Reproduce word for word everything from "In 2008 Temple" down to "York Television awards." in the passage on Temple's films below.

**TEXT BLOCK:**
╔══

Back in the UK Temple made a series of films in the late 1990s including Vigo (1998), a story of the passionate relationship between Jean Vigo and his wife Lydou, and Pandæmonium (2000), a critically acclaimed film about the friendship between Romantic poets Samuel Taylor Coleridge and William Wordsworth which won the Evening Standard Film Best Actor award for Linus Roache.
Then in 2000 Temple revisited the story of The Sex Pistols in The Filth and the Fury, an account of their history, this time from the viewpoint and with full cooperation of the surviving members of the band. Seen as setting the record straight, the film was critically acclaimed and embraced by the public.
In 2002 Temple started the feature length documentary Glastonbury, a vivid and personal chronicle of thirty years of the music festival. Temple shot the film over 4 years at the festival between 2002 and 2005, drawing on a vast amount of archive, as well as the footage sent in by fans of the festival and was released in April 2006.
The Future Is Unwritten, a film celebrating the life and times of his close friend Joe Strummer, punk warlord and leader of The Clash, followed. Another trademark montage film with archive, original material and animation it premiered at Sundance in 2007 and won the British Independent Film award for best documentary.
In 2008 Temple went back to the influences of Aria when he directed Eternity Man, a narrative opera film for Channel 4, ABC and Australian Opera, winning the Golden Rose award at Montreux 2009 and Silver Medal at the New York Television awards.
His most recent films include Oil City Confidential a documentary about the forgotten precursors of punk, Dr Feelgood, which won the main prize at the 2009 Turin Film Festival, The Liberty of Norton Folgate a conceptual live performance by Madness, There’ll Always Be An England which documented the Sex Pistols reunion concerts, and Find the Torch a television film about Paul Weller for C4.
Temple’s 2010 Requiem For Detroit? was his first film with a city as the focus and won the Grierson Award for Best Historical Documentary, whilst that same year his Imaginary Man for Alan Yentob at BBC, a biography of long term collaborator and Kinks songwriter Ray Davies, screened on Christmas Eve at prime time on BBC 1.

╚══

**EXTRACTED DATA:**
╔══

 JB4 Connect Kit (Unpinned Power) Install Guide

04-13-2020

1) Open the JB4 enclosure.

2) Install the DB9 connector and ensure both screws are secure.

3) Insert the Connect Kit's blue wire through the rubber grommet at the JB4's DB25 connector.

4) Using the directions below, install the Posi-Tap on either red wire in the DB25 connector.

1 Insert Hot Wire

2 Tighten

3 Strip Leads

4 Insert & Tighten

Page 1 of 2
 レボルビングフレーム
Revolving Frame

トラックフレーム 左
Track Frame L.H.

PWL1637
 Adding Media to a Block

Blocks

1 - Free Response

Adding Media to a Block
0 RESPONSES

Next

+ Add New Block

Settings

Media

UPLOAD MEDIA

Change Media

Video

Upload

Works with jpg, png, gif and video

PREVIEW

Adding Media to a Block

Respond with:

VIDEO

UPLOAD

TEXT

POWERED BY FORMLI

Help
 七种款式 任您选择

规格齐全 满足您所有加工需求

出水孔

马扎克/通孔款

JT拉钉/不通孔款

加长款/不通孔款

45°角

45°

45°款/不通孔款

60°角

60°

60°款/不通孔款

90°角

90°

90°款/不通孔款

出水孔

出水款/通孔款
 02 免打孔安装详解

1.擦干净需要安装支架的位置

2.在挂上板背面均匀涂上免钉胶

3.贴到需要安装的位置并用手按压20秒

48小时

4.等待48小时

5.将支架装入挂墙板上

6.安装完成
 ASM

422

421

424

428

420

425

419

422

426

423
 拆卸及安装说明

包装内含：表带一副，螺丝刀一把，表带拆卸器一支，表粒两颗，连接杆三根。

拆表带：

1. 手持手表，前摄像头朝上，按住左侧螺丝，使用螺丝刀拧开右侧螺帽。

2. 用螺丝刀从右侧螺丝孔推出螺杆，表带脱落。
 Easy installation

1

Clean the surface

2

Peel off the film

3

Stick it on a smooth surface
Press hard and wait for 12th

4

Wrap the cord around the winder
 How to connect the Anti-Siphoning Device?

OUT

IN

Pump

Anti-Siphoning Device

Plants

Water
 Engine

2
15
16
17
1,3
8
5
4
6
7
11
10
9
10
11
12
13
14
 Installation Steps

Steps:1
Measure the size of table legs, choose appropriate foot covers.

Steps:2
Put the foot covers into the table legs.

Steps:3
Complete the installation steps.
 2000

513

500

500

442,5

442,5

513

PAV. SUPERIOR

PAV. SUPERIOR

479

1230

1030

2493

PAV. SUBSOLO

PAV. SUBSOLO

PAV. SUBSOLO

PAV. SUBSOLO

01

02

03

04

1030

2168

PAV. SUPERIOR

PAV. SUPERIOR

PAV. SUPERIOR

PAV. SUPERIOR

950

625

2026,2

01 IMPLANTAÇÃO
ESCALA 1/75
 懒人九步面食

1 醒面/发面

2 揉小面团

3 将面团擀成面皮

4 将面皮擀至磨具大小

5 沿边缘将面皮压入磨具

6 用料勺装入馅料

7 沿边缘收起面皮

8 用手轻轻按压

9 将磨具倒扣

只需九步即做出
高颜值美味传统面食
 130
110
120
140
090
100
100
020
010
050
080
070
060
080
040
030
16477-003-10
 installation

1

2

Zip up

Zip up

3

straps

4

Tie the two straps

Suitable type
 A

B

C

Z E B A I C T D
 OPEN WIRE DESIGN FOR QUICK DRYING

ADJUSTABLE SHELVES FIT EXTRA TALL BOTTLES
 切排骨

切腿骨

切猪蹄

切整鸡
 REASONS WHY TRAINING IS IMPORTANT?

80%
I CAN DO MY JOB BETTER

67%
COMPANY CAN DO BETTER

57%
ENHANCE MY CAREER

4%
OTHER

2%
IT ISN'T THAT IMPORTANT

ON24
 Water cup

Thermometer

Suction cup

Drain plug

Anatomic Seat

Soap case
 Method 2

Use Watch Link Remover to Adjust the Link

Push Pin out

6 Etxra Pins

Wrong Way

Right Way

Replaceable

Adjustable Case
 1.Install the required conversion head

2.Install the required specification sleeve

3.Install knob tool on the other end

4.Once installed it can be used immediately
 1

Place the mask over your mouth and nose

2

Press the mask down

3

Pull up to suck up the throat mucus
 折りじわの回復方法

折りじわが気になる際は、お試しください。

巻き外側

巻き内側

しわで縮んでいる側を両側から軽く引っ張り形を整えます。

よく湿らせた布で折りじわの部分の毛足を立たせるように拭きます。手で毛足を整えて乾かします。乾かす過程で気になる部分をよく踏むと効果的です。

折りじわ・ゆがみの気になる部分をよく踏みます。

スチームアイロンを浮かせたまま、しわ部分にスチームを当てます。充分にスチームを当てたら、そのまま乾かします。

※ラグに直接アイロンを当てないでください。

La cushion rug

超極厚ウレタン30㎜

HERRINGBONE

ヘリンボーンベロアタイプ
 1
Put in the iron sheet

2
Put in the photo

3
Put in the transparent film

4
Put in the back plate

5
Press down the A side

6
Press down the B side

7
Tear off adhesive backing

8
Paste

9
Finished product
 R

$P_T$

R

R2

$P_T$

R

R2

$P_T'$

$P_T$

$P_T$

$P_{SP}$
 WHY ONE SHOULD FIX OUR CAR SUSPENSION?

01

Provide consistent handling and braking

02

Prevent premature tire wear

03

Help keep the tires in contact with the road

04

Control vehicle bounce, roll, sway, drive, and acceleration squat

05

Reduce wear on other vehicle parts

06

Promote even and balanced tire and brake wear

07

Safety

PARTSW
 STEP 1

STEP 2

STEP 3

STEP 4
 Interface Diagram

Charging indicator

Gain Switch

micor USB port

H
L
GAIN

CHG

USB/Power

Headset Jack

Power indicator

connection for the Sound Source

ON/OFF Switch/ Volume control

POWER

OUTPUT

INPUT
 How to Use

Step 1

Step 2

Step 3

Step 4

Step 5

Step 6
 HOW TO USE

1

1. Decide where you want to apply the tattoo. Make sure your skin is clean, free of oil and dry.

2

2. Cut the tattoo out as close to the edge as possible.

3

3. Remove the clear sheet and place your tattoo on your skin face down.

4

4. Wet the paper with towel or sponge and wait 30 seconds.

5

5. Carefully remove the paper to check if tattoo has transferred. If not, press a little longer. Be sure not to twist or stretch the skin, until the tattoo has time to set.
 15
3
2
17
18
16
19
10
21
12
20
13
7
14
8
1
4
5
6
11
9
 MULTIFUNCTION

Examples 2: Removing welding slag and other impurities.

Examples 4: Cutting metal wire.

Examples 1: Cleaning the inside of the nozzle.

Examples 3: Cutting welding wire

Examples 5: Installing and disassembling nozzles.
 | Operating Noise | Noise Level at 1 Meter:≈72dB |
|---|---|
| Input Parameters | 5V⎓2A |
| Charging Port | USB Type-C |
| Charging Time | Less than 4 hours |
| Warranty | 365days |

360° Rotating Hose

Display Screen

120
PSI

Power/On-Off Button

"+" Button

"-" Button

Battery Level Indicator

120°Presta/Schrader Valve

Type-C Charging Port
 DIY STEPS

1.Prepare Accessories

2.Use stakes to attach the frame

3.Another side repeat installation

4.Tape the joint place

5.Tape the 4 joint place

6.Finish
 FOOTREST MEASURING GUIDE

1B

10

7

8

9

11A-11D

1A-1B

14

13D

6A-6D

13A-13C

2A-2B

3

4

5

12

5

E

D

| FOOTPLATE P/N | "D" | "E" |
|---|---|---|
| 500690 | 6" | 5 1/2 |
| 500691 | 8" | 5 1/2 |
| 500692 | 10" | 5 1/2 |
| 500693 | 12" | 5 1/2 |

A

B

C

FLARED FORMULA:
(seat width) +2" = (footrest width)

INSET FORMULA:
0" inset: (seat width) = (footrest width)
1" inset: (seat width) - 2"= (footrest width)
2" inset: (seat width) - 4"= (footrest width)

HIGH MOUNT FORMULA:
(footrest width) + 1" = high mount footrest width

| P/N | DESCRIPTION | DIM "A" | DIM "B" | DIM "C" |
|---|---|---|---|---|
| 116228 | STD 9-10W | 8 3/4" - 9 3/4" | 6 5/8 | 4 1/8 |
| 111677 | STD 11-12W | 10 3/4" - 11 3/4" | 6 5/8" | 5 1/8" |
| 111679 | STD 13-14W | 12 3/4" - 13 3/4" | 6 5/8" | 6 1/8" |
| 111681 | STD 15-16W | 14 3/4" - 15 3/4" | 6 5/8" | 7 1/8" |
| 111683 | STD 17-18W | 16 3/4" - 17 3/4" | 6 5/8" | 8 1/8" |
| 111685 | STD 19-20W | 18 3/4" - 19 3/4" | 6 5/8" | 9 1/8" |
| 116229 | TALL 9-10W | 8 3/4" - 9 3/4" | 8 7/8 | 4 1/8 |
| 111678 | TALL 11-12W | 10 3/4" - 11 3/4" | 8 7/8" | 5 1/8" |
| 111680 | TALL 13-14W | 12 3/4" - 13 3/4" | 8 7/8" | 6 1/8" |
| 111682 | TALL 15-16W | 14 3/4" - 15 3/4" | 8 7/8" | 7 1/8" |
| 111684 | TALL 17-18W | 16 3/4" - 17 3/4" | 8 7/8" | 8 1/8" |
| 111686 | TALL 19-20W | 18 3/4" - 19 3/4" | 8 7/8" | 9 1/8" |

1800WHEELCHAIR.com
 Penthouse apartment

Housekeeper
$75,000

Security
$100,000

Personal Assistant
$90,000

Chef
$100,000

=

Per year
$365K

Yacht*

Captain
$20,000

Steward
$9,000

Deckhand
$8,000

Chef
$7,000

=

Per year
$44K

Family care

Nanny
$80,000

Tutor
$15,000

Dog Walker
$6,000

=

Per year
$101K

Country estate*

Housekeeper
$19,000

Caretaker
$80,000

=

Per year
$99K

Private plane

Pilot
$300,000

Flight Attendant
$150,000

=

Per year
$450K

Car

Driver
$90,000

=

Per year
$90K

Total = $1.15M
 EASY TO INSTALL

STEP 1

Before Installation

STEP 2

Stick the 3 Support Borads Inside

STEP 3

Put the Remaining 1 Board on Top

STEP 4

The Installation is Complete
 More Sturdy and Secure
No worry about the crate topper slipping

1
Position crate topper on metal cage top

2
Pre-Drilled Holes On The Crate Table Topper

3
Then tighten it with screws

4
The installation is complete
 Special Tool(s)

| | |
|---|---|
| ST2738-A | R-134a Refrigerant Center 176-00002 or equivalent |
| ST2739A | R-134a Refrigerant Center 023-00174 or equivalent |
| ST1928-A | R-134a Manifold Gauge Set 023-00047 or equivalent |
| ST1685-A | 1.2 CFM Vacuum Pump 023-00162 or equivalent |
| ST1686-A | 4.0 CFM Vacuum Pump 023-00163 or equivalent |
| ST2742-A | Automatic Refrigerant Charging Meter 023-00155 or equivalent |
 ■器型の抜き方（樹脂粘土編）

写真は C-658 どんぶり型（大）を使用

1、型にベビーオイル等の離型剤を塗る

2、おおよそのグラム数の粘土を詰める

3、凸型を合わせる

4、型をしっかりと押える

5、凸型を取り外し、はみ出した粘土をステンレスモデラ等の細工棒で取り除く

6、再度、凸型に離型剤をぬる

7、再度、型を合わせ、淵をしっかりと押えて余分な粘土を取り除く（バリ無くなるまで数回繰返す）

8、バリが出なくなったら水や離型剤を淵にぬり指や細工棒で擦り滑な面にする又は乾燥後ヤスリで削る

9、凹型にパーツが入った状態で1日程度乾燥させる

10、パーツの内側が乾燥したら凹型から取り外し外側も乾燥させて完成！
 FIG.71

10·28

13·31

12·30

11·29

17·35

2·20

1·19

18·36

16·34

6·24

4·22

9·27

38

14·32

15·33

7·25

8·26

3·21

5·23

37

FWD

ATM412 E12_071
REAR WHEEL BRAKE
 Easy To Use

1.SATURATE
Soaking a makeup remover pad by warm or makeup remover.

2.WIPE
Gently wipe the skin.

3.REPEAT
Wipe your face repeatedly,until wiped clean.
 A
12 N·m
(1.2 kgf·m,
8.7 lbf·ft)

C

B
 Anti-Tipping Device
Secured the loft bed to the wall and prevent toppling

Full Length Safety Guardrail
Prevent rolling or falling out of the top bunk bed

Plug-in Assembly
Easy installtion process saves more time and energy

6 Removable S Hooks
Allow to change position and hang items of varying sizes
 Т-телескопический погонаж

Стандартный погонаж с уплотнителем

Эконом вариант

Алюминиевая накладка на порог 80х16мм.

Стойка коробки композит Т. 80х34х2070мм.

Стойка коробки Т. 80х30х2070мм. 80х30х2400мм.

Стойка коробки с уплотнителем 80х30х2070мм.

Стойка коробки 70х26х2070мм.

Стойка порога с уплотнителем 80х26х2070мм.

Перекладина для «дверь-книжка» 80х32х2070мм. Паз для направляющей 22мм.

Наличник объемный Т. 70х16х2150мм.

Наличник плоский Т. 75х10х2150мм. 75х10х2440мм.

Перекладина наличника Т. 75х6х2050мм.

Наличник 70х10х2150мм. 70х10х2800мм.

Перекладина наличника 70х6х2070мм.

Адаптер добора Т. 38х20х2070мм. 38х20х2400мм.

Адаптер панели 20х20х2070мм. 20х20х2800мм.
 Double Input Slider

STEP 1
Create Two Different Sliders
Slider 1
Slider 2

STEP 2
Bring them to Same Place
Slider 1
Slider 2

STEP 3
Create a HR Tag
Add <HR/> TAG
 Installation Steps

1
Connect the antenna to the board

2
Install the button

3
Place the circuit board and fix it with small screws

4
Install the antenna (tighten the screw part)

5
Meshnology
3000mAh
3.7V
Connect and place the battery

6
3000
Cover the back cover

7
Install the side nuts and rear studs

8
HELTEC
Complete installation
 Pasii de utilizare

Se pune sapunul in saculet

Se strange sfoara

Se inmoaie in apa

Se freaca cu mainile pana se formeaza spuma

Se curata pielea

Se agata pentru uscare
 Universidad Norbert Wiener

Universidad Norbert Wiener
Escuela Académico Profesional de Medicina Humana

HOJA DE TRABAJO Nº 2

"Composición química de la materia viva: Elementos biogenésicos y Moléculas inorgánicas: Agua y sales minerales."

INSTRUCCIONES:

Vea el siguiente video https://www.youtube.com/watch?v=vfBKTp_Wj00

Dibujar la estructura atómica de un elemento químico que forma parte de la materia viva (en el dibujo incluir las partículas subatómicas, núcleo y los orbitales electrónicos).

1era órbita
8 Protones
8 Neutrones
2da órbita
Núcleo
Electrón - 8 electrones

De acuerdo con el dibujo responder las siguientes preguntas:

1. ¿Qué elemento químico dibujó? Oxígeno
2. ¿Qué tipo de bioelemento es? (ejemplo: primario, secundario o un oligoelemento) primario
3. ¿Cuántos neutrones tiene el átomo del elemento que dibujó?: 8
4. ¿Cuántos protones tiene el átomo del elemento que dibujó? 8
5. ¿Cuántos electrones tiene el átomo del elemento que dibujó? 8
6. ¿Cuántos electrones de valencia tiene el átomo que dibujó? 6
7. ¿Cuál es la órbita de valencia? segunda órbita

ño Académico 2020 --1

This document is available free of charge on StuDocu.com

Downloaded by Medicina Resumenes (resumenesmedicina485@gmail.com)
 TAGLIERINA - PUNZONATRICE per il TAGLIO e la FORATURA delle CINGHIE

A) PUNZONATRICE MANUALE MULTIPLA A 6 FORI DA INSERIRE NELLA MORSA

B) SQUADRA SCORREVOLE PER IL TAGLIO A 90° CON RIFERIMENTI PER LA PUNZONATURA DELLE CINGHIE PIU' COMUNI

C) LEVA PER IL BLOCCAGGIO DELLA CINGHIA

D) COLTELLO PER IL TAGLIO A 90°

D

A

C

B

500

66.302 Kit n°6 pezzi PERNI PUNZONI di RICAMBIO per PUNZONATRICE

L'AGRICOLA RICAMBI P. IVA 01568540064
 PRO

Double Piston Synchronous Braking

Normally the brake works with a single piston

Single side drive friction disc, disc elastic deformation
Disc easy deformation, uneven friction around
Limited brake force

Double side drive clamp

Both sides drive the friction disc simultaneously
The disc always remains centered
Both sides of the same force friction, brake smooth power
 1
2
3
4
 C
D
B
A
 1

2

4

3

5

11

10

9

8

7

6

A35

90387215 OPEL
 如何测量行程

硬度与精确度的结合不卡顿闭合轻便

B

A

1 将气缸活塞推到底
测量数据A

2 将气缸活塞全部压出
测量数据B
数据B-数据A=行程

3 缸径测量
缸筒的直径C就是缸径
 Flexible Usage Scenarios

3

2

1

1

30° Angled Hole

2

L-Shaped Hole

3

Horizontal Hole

╚══

**WRITTEN ANSWER:**
In 2008 Temple went back to the influences of Aria when he directed Eternity Man, a narrative opera film for Channel 4, ABC and Australian Opera, winning the Golden Rose award at Montreux 2009 and Silver Medal at the New York Television awards.